=== PROVIDED TEXT ===

Dr. Holdren Otis’ Comments
On Wednesday during the eleventh day of the tour de Spain, Chris Froome, the most recent winner of the Tour De France, ran into a barrier and stone wall with his bike. Unknowing of his fracture and tough as nails, he got back on his bike and finished 9 minutes behind the winner. He and team Sky were hoping he would be able to continue but he was unable to put weight on his injured right foot. X-rays did not show anything but an MRI revealed a fracture of his navicular bone, which is located in the inside of the midfoot. An MRI is a more specific test than a normal xray. With an MRI, swelling of the bone and soft tissue injury can be seen much clearer.
Yes, this is the same bone that Miguel Cabrera broke at the end of the 2014 MLB season. Cabrera needed the navicular bone surgically fixed because his fracture was through the main portion. The navicular is one of the key bones that make up the arch of the foot. Surgery is usually indicated for this type of injury for solid fixation and stability. This bone has large areas of cartilage and correct healing is important not to predispose an athlete to arthritis. Bones normally heal in 6 weeks with proper casting. I recommend a bone stimulator to increase the healing potential. A bone stimulator device placed on top of the foot that helps encourage blood flow and bony bridging. No word about what treatment Chris Froome will receive.

=== DATASET ENTRIES ===

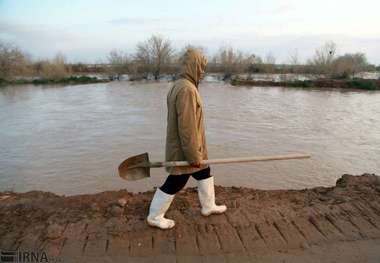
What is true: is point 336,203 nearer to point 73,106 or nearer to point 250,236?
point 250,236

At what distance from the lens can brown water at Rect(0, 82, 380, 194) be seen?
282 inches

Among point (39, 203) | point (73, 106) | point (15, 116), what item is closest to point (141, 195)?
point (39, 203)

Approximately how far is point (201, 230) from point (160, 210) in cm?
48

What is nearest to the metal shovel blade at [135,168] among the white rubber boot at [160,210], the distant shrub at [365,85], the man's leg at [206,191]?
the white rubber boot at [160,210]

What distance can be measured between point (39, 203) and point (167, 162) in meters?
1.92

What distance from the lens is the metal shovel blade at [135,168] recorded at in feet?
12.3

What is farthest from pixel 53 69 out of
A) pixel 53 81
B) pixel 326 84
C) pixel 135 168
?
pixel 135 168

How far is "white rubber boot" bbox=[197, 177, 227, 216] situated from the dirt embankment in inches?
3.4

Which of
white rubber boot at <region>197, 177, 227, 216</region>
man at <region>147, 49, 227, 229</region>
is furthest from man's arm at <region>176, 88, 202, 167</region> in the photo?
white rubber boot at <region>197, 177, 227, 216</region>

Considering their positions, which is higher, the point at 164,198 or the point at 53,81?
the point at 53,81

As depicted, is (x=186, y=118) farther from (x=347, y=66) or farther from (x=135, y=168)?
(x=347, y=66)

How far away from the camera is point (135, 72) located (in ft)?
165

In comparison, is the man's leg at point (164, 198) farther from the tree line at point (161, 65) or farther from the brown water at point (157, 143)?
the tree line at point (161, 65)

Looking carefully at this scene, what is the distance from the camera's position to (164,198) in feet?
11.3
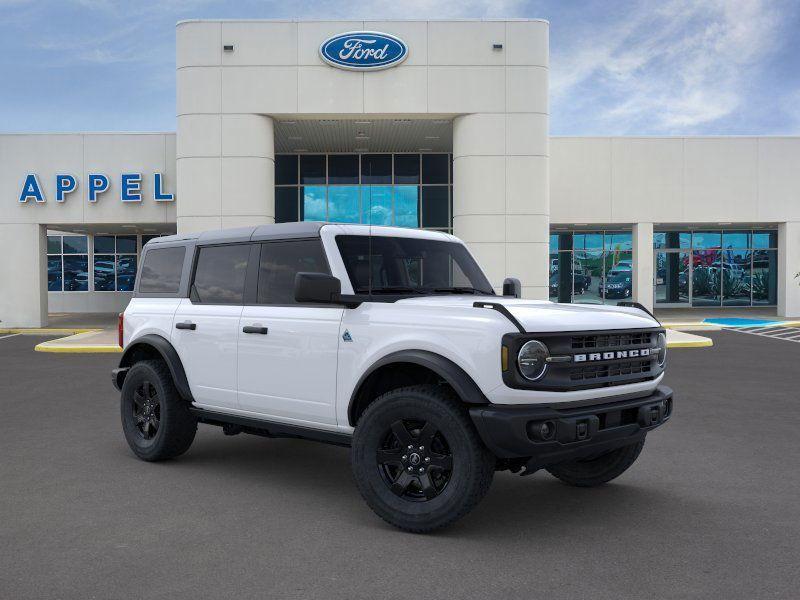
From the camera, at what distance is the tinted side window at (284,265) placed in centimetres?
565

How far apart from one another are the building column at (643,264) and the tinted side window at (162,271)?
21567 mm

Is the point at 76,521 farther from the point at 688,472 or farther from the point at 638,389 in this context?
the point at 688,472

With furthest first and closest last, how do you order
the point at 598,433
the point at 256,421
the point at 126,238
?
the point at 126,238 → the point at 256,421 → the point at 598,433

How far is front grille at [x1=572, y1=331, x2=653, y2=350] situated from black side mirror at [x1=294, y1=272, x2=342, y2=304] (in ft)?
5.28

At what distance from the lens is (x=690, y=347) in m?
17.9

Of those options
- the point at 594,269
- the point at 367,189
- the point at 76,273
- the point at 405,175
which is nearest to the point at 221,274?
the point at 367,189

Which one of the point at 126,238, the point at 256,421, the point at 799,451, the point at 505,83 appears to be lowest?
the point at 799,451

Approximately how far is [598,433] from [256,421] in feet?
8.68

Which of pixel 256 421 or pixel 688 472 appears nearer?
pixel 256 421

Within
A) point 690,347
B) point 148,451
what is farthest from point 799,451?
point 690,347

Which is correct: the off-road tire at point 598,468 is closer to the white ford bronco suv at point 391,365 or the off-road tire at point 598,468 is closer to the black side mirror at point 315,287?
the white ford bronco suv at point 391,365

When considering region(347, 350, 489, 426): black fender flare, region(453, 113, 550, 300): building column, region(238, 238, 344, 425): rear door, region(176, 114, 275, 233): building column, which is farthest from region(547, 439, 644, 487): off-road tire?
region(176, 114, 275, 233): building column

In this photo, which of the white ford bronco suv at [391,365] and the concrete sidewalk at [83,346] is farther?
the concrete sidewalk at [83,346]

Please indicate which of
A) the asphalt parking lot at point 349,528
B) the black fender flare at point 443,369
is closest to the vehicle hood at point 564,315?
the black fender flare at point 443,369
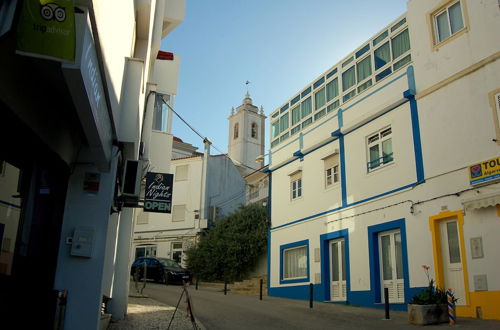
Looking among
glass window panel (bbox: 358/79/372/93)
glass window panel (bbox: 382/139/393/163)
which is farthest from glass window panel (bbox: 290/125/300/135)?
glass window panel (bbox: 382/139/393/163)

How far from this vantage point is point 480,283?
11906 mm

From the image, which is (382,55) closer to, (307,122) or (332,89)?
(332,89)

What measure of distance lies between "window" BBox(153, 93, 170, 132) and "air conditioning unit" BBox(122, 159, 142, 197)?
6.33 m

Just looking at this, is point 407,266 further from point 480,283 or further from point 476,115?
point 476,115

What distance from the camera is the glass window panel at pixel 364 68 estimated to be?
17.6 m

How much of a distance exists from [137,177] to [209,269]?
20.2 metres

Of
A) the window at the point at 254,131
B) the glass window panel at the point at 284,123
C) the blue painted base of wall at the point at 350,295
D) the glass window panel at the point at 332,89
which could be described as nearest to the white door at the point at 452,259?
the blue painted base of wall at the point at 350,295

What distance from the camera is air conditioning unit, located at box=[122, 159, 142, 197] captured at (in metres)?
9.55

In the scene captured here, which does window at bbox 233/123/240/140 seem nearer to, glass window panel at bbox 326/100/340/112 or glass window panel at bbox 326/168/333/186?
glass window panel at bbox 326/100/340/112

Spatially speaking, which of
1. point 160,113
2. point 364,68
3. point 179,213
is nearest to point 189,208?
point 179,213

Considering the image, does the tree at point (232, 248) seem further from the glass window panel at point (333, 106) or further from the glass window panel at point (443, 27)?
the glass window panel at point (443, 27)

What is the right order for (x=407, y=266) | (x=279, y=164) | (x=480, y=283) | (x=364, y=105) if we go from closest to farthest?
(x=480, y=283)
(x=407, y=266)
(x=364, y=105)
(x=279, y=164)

===

▶ [EXERCISE OBJECTIVE]:
Please write out the passage of the foot-fracture text from "Yes, this is" to "Froome will receive.".

▶ [SOLUTION TO THE EXERCISE]:
Yes, this is the same bone that Miguel Cabrera broke at the end of the 2014 MLB season. Cabrera needed the navicular bone surgically fixed because his fracture was through the main portion. The navicular is one of the key bones that make up the arch of the foot. Surgery is usually indicated for this type of injury for solid fixation and stability. This bone has large areas of cartilage and correct healing is important not to predispose an athlete to arthritis. Bones normally heal in 6 weeks with proper casting. I recommend a bone stimulator to increase the healing potential. A bone stimulator device placed on top of the foot that helps encourage blood flow and bony bridging. No word about what treatment Chris Froome will receive.